[Rows of spatial question data]
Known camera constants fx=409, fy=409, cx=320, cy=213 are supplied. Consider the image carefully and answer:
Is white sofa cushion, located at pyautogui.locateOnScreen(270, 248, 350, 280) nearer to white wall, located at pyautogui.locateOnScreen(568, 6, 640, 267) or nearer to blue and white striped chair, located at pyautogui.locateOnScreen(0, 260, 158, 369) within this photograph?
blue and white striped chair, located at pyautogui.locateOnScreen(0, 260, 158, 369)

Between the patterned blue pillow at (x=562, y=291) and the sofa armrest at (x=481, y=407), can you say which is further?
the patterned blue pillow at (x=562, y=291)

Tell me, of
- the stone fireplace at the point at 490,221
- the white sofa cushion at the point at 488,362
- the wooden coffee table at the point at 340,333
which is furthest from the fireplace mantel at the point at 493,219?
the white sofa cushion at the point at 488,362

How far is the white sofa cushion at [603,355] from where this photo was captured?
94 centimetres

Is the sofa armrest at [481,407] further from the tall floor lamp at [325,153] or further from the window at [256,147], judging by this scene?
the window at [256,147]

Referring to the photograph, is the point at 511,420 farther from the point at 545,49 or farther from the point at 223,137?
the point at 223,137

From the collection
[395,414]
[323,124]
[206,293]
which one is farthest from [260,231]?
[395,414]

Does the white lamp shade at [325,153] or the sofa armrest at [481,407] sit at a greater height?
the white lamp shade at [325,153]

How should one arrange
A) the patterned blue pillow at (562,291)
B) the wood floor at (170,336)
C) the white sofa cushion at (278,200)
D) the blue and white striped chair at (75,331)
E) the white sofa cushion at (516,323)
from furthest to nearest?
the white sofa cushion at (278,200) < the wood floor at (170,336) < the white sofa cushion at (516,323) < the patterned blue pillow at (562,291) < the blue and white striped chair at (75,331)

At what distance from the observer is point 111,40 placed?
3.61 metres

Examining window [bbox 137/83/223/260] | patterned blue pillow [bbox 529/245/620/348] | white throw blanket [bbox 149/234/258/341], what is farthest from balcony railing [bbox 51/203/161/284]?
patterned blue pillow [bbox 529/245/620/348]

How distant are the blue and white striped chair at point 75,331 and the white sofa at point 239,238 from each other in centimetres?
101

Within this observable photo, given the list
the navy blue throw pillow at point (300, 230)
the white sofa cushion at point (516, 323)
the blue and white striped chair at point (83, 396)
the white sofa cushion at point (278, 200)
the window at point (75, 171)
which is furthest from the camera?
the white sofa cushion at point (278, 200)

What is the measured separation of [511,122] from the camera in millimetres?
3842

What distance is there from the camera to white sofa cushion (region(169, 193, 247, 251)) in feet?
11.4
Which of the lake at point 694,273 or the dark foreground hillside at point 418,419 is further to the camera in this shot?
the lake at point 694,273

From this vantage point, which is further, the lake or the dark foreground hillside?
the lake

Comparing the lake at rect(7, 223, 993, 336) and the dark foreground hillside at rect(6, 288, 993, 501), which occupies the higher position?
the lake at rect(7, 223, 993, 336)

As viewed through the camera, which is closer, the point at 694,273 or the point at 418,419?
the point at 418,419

> [Your instructions]: Put the lines of the records above into a JSON list of strings, one string per line and no blank lines, starting at the line containing "How should one arrange" and ending with the line containing "from furthest to nearest?". Include both of those lines.

> [Written reply]:
[
  "How should one arrange",
  "A) the patterned blue pillow at (562,291)",
  "B) the wood floor at (170,336)",
  "C) the white sofa cushion at (278,200)",
  "D) the blue and white striped chair at (75,331)",
  "E) the white sofa cushion at (516,323)",
  "from furthest to nearest?"
]